### [SHORT PROBLEM]
Write out every one of the following records, copying each line without any change.

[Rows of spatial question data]
[start]

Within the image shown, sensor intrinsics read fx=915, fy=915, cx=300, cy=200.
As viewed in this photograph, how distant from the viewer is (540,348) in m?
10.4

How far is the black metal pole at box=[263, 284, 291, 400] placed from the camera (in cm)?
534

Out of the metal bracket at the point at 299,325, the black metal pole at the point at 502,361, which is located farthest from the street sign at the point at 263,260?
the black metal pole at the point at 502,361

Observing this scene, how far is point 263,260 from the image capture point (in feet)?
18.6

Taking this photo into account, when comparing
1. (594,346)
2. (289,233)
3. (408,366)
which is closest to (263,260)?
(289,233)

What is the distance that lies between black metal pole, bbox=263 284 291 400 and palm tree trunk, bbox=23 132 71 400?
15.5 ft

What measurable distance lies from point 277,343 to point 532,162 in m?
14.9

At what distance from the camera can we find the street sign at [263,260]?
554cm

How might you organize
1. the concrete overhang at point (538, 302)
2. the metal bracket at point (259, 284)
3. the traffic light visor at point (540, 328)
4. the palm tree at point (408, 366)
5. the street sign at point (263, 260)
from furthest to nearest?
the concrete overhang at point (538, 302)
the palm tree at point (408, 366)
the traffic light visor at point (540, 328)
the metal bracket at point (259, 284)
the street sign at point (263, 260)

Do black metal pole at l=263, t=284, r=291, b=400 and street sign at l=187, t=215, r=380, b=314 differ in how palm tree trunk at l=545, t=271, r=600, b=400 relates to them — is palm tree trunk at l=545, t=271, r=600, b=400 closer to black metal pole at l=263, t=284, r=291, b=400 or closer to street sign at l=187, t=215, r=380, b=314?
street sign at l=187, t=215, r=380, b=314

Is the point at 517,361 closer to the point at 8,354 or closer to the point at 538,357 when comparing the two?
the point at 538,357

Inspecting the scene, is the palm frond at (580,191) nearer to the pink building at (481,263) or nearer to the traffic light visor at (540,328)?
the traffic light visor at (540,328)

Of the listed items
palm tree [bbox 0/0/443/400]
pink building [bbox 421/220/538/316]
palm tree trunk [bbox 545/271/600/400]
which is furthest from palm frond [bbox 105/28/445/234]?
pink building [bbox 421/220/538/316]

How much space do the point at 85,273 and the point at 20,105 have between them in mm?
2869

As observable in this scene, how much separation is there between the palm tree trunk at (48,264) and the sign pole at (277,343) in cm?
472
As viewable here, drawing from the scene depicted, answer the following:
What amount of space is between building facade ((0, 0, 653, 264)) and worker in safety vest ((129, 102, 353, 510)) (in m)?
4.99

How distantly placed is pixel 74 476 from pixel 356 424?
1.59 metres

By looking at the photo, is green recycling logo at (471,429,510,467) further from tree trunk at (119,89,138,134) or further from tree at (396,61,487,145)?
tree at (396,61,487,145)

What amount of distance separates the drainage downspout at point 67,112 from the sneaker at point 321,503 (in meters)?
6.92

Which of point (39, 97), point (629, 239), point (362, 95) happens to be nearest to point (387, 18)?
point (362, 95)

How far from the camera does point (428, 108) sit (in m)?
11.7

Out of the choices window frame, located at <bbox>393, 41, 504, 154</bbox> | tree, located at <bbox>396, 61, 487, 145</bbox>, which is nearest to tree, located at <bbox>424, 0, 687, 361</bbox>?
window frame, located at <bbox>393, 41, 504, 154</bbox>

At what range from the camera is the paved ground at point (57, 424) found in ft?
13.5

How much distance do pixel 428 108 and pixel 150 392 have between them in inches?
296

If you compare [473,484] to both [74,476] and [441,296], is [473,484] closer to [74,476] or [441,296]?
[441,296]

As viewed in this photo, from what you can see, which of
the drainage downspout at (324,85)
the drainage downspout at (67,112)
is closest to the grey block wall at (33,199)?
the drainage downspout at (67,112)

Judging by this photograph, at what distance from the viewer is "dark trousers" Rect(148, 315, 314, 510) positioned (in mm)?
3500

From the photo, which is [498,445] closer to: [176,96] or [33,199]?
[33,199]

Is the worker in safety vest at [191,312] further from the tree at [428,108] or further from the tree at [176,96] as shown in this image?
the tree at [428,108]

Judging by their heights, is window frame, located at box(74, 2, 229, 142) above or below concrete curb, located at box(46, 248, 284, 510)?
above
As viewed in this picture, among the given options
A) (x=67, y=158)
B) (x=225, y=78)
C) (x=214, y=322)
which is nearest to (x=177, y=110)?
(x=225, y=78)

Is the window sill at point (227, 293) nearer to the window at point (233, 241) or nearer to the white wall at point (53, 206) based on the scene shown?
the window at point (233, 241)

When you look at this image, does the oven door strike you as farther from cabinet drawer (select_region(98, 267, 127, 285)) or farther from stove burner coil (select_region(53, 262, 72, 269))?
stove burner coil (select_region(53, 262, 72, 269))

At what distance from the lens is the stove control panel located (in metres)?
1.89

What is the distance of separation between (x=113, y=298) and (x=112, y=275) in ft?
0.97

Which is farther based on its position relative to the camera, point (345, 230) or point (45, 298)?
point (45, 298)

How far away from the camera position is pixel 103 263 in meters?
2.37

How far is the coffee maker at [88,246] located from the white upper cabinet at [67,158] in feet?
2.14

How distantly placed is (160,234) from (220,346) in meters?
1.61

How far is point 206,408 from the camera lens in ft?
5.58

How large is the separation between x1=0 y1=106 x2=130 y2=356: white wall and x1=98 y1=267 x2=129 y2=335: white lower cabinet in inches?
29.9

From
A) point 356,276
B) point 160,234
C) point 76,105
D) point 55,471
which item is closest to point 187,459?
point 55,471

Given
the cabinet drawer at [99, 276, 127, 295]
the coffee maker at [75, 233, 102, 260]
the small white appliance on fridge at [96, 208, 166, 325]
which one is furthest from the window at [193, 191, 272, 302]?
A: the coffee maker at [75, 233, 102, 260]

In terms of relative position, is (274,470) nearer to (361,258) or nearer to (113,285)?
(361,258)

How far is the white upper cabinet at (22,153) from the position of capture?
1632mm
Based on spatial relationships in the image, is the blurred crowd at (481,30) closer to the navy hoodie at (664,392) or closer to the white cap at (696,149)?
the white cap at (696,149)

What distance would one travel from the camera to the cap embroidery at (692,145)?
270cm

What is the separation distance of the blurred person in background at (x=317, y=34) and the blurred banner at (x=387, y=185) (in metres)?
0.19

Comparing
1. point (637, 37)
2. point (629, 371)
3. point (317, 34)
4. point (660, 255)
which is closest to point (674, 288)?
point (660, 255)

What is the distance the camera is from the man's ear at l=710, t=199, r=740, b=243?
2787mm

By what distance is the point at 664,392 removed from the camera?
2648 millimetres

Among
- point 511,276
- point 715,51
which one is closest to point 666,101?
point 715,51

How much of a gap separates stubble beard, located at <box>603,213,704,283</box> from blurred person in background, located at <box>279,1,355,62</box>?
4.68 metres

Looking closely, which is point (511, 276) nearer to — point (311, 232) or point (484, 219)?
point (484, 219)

[end]

### [TASK ANSWER]
Within the image shown, sensor intrinsics read fx=915, fy=915, cx=300, cy=200.
As viewed in this photograph, how distant from the viewer is (540,348) in m?
10.4

How far is the black metal pole at box=[263, 284, 291, 400] placed from the camera (in cm)?
534

Out of the metal bracket at the point at 299,325, the black metal pole at the point at 502,361, which is located farthest from the street sign at the point at 263,260?
the black metal pole at the point at 502,361

Observing this scene, how far is point 263,260 from the image capture point (in feet)?
18.6

Taking this photo into account, when comparing
1. (594,346)
2. (289,233)
3. (408,366)
which is closest to (263,260)?
(289,233)

What is the distance that lies between black metal pole, bbox=263 284 291 400 and palm tree trunk, bbox=23 132 71 400?
15.5 ft

What measurable distance lies from point 277,343 to point 532,162 in m?
14.9

At what distance from the camera can we find the street sign at [263,260]?
554cm

How might you organize
1. the concrete overhang at point (538, 302)
2. the metal bracket at point (259, 284)
3. the traffic light visor at point (540, 328)
4. the palm tree at point (408, 366)
5. the street sign at point (263, 260)
from furthest to nearest?
the concrete overhang at point (538, 302)
the palm tree at point (408, 366)
the traffic light visor at point (540, 328)
the metal bracket at point (259, 284)
the street sign at point (263, 260)

Do black metal pole at l=263, t=284, r=291, b=400 and street sign at l=187, t=215, r=380, b=314 differ in how palm tree trunk at l=545, t=271, r=600, b=400 relates to them — is palm tree trunk at l=545, t=271, r=600, b=400 closer to black metal pole at l=263, t=284, r=291, b=400 or closer to street sign at l=187, t=215, r=380, b=314?
street sign at l=187, t=215, r=380, b=314

Is the point at 517,361 closer to the point at 8,354 or closer to the point at 538,357 when comparing the two?
the point at 538,357

Inspecting the scene, is the palm frond at (580,191) nearer to the pink building at (481,263) or nearer to the traffic light visor at (540,328)?
the traffic light visor at (540,328)

Of the listed items
palm tree [bbox 0/0/443/400]
pink building [bbox 421/220/538/316]
palm tree trunk [bbox 545/271/600/400]
which is furthest from palm frond [bbox 105/28/445/234]?
pink building [bbox 421/220/538/316]

How much space do the point at 85,273 and the point at 20,105 have between them in mm?
2869

As observable in this scene, how much separation is there between the palm tree trunk at (48,264) and the sign pole at (277,343) in cm?
472
As viewable here, drawing from the scene depicted, answer the following:
What amount of space is between building facade ((0, 0, 653, 264)) and worker in safety vest ((129, 102, 353, 510)) (in m)?
4.99

How distantly placed is pixel 74 476 from pixel 356 424?
1.59 metres

By looking at the photo, is green recycling logo at (471,429,510,467) further from tree trunk at (119,89,138,134) or further from tree at (396,61,487,145)?
tree at (396,61,487,145)

What amount of distance separates the drainage downspout at point 67,112 from the sneaker at point 321,503 (in meters)?
6.92

Which of point (39, 97), point (629, 239), point (362, 95) happens to be nearest to point (387, 18)?
point (362, 95)

How far from the camera does point (428, 108) sit (in m)?
11.7

Out of the choices window frame, located at <bbox>393, 41, 504, 154</bbox> | tree, located at <bbox>396, 61, 487, 145</bbox>, which is nearest to tree, located at <bbox>424, 0, 687, 361</bbox>?
window frame, located at <bbox>393, 41, 504, 154</bbox>

At what range from the camera is the paved ground at point (57, 424) found in ft?
13.5

How much distance do pixel 428 108 and pixel 150 392 have between them in inches?
296

If you compare [473,484] to both [74,476] and [441,296], is [473,484] closer to [74,476] or [441,296]?
[441,296]

As viewed in this photo, from what you can see, which of
the drainage downspout at (324,85)
the drainage downspout at (67,112)
is closest to the grey block wall at (33,199)?
the drainage downspout at (67,112)

Judging by this photograph, at what distance from the viewer is "dark trousers" Rect(148, 315, 314, 510) positioned (in mm)?
3500

From the photo, which is [498,445] closer to: [176,96] or [33,199]?
[33,199]

Is the worker in safety vest at [191,312] further from the tree at [428,108] or further from the tree at [176,96] as shown in this image?
the tree at [428,108]

Judging by their heights, is window frame, located at box(74, 2, 229, 142) above or below concrete curb, located at box(46, 248, 284, 510)?
above
As viewed in this picture, among the given options
A) (x=67, y=158)
B) (x=225, y=78)
C) (x=214, y=322)
which is nearest to (x=177, y=110)?
(x=225, y=78)

Is the window sill at point (227, 293) nearer to the window at point (233, 241) or nearer to the white wall at point (53, 206) based on the scene shown?
the window at point (233, 241)

When you look at this image, does the oven door strike you as farther from cabinet drawer (select_region(98, 267, 127, 285)) or farther from stove burner coil (select_region(53, 262, 72, 269))?
stove burner coil (select_region(53, 262, 72, 269))

At what distance from the lens is the stove control panel located (in metres)?
1.89

What is the distance of separation between (x=113, y=298) and (x=112, y=275) in ft?
0.97

Which is farther based on its position relative to the camera, point (345, 230) or point (45, 298)?
point (45, 298)

How far away from the camera position is pixel 103 263 in meters?
2.37

How far is the coffee maker at [88,246] located from the white upper cabinet at [67,158] in feet?
2.14

How distantly placed is (160,234) from (220,346) in meters?
1.61

How far is point 206,408 from the camera lens in ft?
5.58

How large is the separation between x1=0 y1=106 x2=130 y2=356: white wall and x1=98 y1=267 x2=129 y2=335: white lower cabinet in inches?
29.9

From
A) point 356,276
B) point 160,234
C) point 76,105
D) point 55,471
which item is closest to point 187,459?
point 55,471

Given
the cabinet drawer at [99, 276, 127, 295]
the coffee maker at [75, 233, 102, 260]
the small white appliance on fridge at [96, 208, 166, 325]
which one is furthest from the window at [193, 191, 272, 302]?
A: the coffee maker at [75, 233, 102, 260]

In terms of relative position, is (274,470) nearer to (361,258) or nearer to (113,285)?
(361,258)

How far is the white upper cabinet at (22,153) from the position of capture?
1632mm
Based on spatial relationships in the image, is the blurred crowd at (481,30) closer to the navy hoodie at (664,392) or closer to the white cap at (696,149)?
the white cap at (696,149)

What distance would one travel from the camera to the cap embroidery at (692,145)?
270cm

What is the separation distance of the blurred person in background at (x=317, y=34) and the blurred banner at (x=387, y=185) (in metres)?
0.19

Comparing
1. point (637, 37)
2. point (629, 371)
3. point (317, 34)
4. point (660, 255)
which is closest to point (674, 288)?
point (660, 255)

What is the distance the camera is from the man's ear at l=710, t=199, r=740, b=243?
2787mm

By what distance is the point at 664,392 removed from the camera?
2648 millimetres

Among
- point 511,276
- point 715,51
which one is closest to point 666,101?
point 715,51

How much of a gap separates stubble beard, located at <box>603,213,704,283</box> from blurred person in background, located at <box>279,1,355,62</box>?
4.68 metres

Looking closely, which is point (511, 276) nearer to — point (311, 232) or point (484, 219)?
point (484, 219)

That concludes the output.